● **Your instructions**
Extract the final stretch of the data: the line that contains "How much space" and every line after it, unaltered, and no other lines.

## Start

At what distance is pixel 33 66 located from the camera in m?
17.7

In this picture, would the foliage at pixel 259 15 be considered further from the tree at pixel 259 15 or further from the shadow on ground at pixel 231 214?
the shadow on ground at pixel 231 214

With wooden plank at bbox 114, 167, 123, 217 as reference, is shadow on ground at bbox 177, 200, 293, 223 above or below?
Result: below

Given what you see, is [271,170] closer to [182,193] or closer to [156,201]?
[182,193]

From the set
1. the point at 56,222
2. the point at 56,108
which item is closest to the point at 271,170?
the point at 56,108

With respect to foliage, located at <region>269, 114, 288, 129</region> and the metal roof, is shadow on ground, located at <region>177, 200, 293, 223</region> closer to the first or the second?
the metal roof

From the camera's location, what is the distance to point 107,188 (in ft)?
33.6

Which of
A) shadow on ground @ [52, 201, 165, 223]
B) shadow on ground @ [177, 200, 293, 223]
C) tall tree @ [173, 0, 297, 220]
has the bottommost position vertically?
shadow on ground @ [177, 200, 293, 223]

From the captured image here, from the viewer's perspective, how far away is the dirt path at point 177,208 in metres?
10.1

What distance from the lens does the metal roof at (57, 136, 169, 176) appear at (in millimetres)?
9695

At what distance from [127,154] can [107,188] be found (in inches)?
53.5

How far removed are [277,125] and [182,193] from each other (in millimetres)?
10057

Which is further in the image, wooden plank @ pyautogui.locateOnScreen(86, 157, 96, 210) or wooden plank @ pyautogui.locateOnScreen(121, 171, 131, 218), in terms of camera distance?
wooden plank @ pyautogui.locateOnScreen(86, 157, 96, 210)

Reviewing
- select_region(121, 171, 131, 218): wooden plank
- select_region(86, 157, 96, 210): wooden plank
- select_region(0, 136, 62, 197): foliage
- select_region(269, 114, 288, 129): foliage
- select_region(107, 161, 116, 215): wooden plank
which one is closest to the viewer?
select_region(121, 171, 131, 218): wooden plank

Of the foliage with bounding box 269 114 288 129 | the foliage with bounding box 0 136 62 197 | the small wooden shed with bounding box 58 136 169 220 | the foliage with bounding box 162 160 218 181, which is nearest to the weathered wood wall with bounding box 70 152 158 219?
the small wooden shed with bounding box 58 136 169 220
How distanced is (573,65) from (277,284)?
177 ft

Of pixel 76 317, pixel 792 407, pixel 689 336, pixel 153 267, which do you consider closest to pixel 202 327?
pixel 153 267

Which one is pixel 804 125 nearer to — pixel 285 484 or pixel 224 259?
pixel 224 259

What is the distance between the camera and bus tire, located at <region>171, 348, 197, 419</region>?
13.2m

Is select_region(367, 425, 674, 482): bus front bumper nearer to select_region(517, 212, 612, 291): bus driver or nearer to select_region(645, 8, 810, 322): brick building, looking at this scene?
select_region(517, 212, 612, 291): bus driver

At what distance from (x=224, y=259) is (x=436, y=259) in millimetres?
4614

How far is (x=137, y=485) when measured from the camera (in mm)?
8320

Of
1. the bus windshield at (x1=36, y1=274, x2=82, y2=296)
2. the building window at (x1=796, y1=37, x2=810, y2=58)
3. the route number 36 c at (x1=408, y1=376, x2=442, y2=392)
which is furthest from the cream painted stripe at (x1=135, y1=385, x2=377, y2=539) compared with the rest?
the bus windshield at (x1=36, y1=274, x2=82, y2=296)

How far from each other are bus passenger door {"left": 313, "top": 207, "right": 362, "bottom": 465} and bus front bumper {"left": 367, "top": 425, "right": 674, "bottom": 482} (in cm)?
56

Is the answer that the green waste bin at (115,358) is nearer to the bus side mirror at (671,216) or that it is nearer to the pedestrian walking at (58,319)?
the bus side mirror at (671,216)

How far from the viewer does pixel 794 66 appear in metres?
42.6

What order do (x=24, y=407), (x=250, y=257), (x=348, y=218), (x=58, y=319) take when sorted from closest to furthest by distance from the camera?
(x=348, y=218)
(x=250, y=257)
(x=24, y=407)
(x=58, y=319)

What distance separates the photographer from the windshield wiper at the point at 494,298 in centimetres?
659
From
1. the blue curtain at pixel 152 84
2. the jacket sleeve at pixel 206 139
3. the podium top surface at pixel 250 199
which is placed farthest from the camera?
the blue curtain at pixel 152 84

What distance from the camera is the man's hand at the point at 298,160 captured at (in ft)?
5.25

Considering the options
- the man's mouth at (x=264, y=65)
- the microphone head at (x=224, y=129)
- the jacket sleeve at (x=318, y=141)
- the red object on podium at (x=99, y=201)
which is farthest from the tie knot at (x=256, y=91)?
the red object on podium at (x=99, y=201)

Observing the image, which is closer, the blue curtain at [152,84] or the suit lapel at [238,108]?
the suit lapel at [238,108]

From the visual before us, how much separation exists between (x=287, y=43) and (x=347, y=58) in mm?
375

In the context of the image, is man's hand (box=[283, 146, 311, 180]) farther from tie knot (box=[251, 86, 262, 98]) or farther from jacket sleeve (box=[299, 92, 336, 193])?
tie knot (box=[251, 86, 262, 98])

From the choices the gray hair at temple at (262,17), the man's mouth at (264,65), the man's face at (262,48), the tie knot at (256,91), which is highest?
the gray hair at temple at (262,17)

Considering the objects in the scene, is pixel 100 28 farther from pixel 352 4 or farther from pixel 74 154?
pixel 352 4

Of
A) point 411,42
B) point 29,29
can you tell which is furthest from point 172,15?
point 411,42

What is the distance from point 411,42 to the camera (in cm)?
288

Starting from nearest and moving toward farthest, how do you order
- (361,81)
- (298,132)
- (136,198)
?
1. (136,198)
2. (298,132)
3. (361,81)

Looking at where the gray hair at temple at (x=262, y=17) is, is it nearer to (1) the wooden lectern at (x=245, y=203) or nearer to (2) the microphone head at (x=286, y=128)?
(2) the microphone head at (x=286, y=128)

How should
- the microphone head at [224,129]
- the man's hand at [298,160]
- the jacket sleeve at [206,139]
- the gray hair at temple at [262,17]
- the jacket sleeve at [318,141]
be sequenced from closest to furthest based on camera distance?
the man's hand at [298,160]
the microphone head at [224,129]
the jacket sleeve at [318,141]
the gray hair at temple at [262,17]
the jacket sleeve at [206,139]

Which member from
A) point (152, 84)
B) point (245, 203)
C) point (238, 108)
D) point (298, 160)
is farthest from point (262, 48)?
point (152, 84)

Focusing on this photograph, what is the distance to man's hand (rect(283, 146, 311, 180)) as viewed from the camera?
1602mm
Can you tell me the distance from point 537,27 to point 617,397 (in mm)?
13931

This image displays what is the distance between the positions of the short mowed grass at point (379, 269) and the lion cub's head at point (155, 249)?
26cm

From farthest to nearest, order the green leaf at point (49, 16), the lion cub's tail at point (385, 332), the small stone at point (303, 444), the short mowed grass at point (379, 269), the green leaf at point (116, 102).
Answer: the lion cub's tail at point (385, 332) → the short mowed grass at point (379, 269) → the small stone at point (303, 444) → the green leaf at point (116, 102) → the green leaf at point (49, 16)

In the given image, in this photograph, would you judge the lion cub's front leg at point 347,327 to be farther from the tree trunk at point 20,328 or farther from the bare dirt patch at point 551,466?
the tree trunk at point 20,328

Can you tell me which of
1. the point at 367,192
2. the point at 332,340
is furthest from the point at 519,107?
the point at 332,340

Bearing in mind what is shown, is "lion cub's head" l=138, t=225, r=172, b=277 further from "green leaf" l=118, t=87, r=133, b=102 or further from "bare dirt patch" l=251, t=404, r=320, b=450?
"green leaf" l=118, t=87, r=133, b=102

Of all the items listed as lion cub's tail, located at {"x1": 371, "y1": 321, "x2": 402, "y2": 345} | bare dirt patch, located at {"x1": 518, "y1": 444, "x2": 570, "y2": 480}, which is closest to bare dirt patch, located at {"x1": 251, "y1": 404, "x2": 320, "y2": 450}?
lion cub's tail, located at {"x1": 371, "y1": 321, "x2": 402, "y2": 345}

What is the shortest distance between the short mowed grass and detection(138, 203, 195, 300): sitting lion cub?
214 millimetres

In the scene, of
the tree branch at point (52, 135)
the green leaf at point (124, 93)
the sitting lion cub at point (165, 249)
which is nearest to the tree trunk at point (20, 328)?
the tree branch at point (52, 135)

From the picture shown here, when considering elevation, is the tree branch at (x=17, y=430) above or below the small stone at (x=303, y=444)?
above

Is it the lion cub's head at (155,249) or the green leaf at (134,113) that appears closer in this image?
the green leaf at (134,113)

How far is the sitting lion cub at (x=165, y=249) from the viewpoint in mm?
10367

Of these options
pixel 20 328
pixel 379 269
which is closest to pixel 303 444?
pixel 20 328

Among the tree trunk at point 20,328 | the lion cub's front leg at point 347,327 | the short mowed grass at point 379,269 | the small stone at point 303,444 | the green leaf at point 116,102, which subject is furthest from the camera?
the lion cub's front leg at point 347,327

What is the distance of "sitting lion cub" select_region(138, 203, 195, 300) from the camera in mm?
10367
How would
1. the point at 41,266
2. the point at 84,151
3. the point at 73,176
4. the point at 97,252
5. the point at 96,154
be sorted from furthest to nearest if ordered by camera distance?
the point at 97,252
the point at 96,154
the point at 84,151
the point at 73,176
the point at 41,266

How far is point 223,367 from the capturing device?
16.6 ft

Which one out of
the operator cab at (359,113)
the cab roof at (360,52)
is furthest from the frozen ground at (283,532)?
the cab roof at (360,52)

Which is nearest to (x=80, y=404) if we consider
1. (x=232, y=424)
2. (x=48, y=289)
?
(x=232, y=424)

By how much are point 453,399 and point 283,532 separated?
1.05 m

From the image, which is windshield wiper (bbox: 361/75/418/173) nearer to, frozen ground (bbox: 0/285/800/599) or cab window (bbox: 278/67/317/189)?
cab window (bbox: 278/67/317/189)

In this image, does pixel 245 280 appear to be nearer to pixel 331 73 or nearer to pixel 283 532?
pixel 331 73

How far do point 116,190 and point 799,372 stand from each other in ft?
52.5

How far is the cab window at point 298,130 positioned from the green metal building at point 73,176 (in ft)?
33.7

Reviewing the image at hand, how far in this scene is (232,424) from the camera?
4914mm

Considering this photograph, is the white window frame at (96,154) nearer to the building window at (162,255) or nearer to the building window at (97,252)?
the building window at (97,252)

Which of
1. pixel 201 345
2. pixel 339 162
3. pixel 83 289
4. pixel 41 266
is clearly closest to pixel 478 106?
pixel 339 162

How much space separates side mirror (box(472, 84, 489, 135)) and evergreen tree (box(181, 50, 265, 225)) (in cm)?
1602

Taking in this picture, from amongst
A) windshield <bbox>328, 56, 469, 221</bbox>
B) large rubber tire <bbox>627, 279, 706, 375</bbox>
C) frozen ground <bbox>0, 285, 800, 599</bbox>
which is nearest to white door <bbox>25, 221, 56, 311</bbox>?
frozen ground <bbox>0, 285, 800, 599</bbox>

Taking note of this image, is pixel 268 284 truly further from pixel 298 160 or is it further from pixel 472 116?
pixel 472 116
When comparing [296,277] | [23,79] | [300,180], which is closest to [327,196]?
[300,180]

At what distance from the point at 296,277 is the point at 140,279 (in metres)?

## End

● **Solution for this task**
How much space separates side mirror (box(472, 84, 489, 135)) and evergreen tree (box(181, 50, 265, 225)) (in cm)?
1602

Taking in this picture, from amongst
A) windshield <bbox>328, 56, 469, 221</bbox>
B) large rubber tire <bbox>627, 279, 706, 375</bbox>
C) frozen ground <bbox>0, 285, 800, 599</bbox>
which is nearest to white door <bbox>25, 221, 56, 311</bbox>?
frozen ground <bbox>0, 285, 800, 599</bbox>

Taking note of this image, is pixel 268 284 truly further from pixel 298 160 or is it further from pixel 472 116?
pixel 472 116
When comparing [296,277] | [23,79] | [300,180], which is closest to [327,196]?
[300,180]

At what distance from the point at 296,277 is the point at 140,279 (in metres)?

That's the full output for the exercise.